Jumhur Hidayat: Setahun Lalu Saya Diborgol, Hari Ini Diberi Amanah Memimpin Organisasi Buruh Terbesar

  • Whatsapp
Spread the love

SOBATJUANG, JAKARTA – Kongres Konfederasi Serikat Pekerja Seluruh Indonesia (KSPSI) X memilih Moh Jumhur Hidayat secara aklamasi sebagai Ketua Umum KSPSI 2022-2027

Usai dilantik, Jumhur diminta tampil ke podium.
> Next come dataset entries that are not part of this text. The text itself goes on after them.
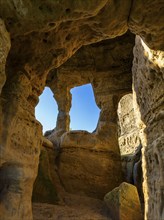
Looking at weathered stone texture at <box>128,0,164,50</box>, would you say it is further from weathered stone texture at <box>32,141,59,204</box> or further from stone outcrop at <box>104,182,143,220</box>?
weathered stone texture at <box>32,141,59,204</box>

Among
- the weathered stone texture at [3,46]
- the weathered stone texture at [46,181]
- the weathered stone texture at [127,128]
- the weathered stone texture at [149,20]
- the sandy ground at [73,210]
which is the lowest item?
the sandy ground at [73,210]

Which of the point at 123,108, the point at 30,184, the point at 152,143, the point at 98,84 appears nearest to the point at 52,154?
the point at 98,84

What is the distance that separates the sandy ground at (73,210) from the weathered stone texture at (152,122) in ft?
12.5

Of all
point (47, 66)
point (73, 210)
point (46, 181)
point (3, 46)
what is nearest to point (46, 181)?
point (46, 181)

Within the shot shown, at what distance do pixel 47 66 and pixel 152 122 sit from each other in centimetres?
252

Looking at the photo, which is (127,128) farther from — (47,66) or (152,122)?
(47,66)

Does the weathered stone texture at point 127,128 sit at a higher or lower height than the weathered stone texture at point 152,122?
higher

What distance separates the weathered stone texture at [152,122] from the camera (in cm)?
390

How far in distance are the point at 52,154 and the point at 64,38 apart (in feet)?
24.6

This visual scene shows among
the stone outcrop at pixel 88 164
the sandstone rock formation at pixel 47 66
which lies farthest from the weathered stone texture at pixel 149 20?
the stone outcrop at pixel 88 164

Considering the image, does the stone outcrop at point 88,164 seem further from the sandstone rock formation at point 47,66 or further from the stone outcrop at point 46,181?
the sandstone rock formation at point 47,66

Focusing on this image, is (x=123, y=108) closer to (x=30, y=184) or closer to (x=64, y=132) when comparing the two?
(x=64, y=132)

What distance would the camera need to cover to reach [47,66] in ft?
15.9

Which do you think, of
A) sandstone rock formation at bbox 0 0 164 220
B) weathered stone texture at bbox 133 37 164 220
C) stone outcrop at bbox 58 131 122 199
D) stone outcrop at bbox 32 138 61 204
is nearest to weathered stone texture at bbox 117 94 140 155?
stone outcrop at bbox 58 131 122 199
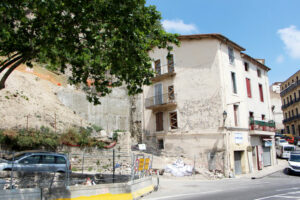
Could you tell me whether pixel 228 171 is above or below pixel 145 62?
below

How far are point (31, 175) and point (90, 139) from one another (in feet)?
27.8

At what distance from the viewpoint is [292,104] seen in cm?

Dalam pidato berdurasi 10 menit, Jumhur berorasi tentang membangun cita-cita perjuangan buruh dalam wadah baru KSPSI.

“Satu tahun lalu tangan saya diborgol karena men-tweet UU Omnibus Law yang tidak dikehendaki oleh rakyat terutama buruh kita di seluruh Indonesia,” ujar Jumhur.

“Hari ini saya mendapat amanat yang begitu besar dan berat untuk memimpin KSPSI, sebuah organisasi yang terbesar di Indonesia. In sha Allah, atas kerjasama kita semua, masukan, dan desakan dari daerah dan anggota maka kita semu bisa majukan KSPSI Bersama,” tambah mantan Kepala BNP2TKI ini.

Pidatonya ini diikuti seluruh peserta kongres yang terdiri dari 22 DPD, 270 DPC, 13 DPP, dan 12 Serikat Pekerja Anggota (SPA) KSPSI baik secara online maupun yang hadir di hotel Golden Boutique Jakarta, Rabu (16/2/2022).

Dalam pidatonya, Jumhur mengucapkan terimakasih atas kepercayaan para peserta Kongres KSPSI X yang memberikan amanat kepadanya untuk memimpin KSPSI untuk 5 tahun ke depan.

Jumhur mengapresiasi antusiasnya peserta Kongres akan agenda perubahan untuk bangkit, maju, dan Jaya KSPSI. Perubahan itu hanya akan terjadi jika KSPSI mampu melakukan pembinaan, pelindungan, dan peningkatan kesejahteraan bagi pekerja. Jadi bina, lindung dan sejahtera adalah basis dari bangkitnya, majunya dan jayanya pekerja kita.  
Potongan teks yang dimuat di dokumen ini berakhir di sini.